Mediumindonesia.com, Jeneponto - Balita penderita gizi buruk di kampung Tanetea, Kecamatan Tamalatea, Kabupaten Jeneponto, Sulawesi Selatan meninggal dunia.
Balita tersebut bernama Muhammad Baim usia 4 tahun itu diagnosa stunting sejak usia sekita 1,5 tahun dan masuk daftar pengawasan tenaga kesehatan dari Puskesmas setempat.
Saat kondisinya kesehatannya menurun sangat memperihatinkan. Ia dilarikan ke Rumah Sakit Umum Daerah (RSUD) Lanto Daeng Pasewang, Jeneponto untuk menjalani perawatan.
Anak dari pasangan ssuami istri Basuki dan Sariati dilarikan ke RSUD karena mengalami demam tinggi, batuk disertai sesak nafas.
Informasi yang dihimpun, Nyawa Baim tak terselamatkan setelah sehari menajalani perawatan, Ia menghembuskan nafas terakhirnya pada Sabtu (11/6/2022) sekitar pukul 15.30 Wita.
Menurut Sariati, Baim mengidap gizi buruk sejak berusia 1,5 tahun. Ia mengaku tak tahu apa alasan petugas sehingga imunisasinya dihentikan.
“Sempat mungkin naliatmi kondisinya jadi na bilang sudah mi. Intinya nabilang sudahmi. Lamami (dihentikan-red). Iya karena hampir dua tahun sudah dihentikan,” kata Sariati kepada wartawan, Sabtu kemarin.

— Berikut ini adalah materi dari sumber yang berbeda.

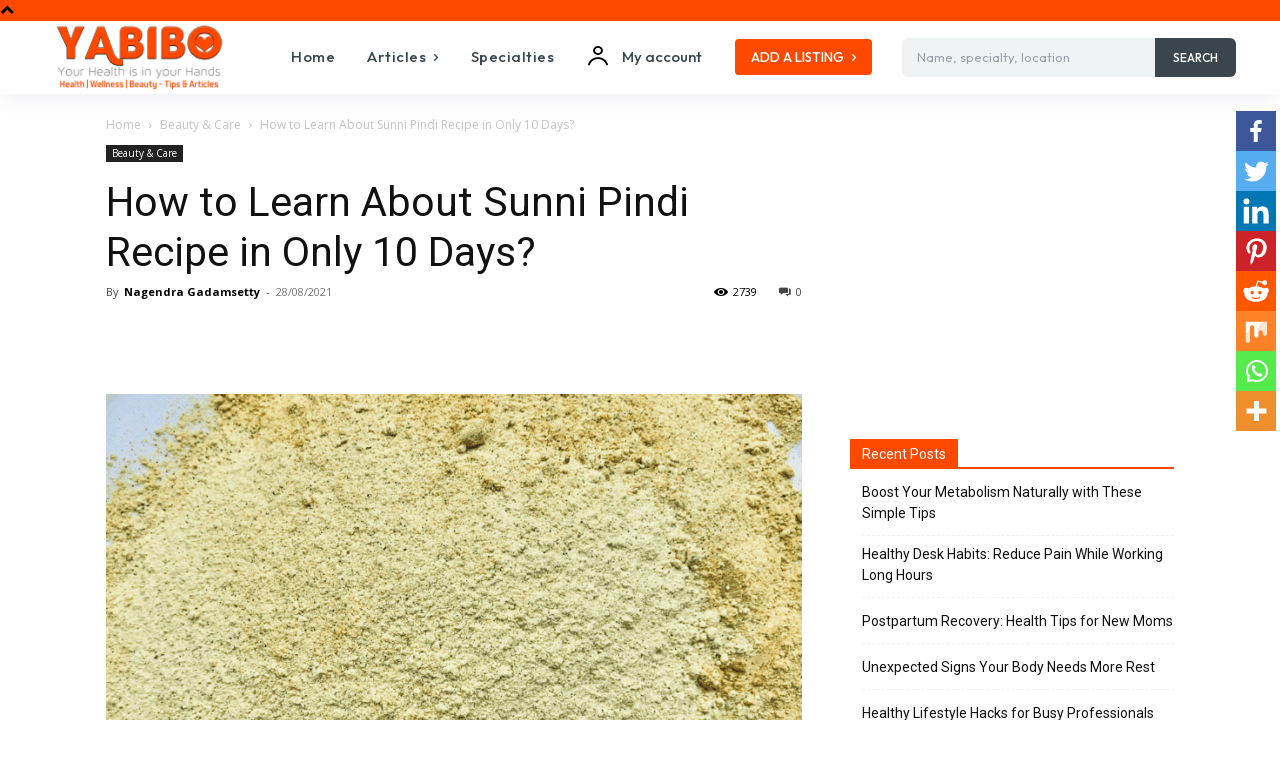

--- FILE ---
content_type: text/html; charset=utf-8
request_url: https://www.google.com/recaptcha/api2/aframe
body_size: 252
content:
<!DOCTYPE HTML><html><head><meta http-equiv="content-type" content="text/html; charset=UTF-8"></head><body><script nonce="bXSw91MuTMGFzfMzHCCzqQ">/** Anti-fraud and anti-abuse applications only. See google.com/recaptcha */ try{var clients={'sodar':'https://pagead2.googlesyndication.com/pagead/sodar?'};window.addEventListener("message",function(a){try{if(a.source===window.parent){var b=JSON.parse(a.data);var c=clients[b['id']];if(c){var d=document.createElement('img');d.src=c+b['params']+'&rc='+(localStorage.getItem("rc::a")?sessionStorage.getItem("rc::b"):"");window.document.body.appendChild(d);sessionStorage.setItem("rc::e",parseInt(sessionStorage.getItem("rc::e")||0)+1);localStorage.setItem("rc::h",'1769042265852');}}}catch(b){}});window.parent.postMessage("_grecaptcha_ready", "*");}catch(b){}</script></body></html>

Sariati berdalih setelah imunisasi dihentikan oleh petugas tenaga kesehatan, kondisi Baim kala itu semakin menurun.
“Sebenarnya sudah jalanmi tapi takutki karena kondisinya lemah. Ompongmi lagi. Bahkan malas ki makan,” katanya.
Meski kondisinya memperihatinkan, petugas kesehatan tetap memberikan perawatan.
“Dijamin biskuit, obat seperti vitamin, beras dan telur tiap bulan,” sebutnya.
Tak hanya itu, faktor ekonomi yang membuat Baim tak bisa dilarikan ke rumah sakit. Namun dengan keadaan yang darurat maka tetangga menyarankan membawa ke rumah sakit.
“Satu tahun Baim sudah kurus kering. Takut karena tidak ada uang. Tapi keluarga meminta agar Baim dibawah ke rumah sakit untuk berobat,” ujarnya.
Terpisah, Kepala Dinas Kesehatan Jeneponto Susanti Mansur mengatakan, untuk imunisasi saat ini memang sudah tidak ada distribusi lagi dari Kemenkes sejak 3 tahun terakhir, diganti dengan jenis vaksin.
Selain itu, pihaknya mengaku sempat terjadi kekosongan di beberapa puskesmas dan rumah sakit.
“Kemrin sempat terjadi kekosongan memang di beberapa Puskesmas dan rumah sakit karena memang stock dari Dinkes Provinsi Sulsel juga kosong disebabkan keterlambatan distribusi dari Kemenkes,” pungkas Susanti Mansur via whatsapp.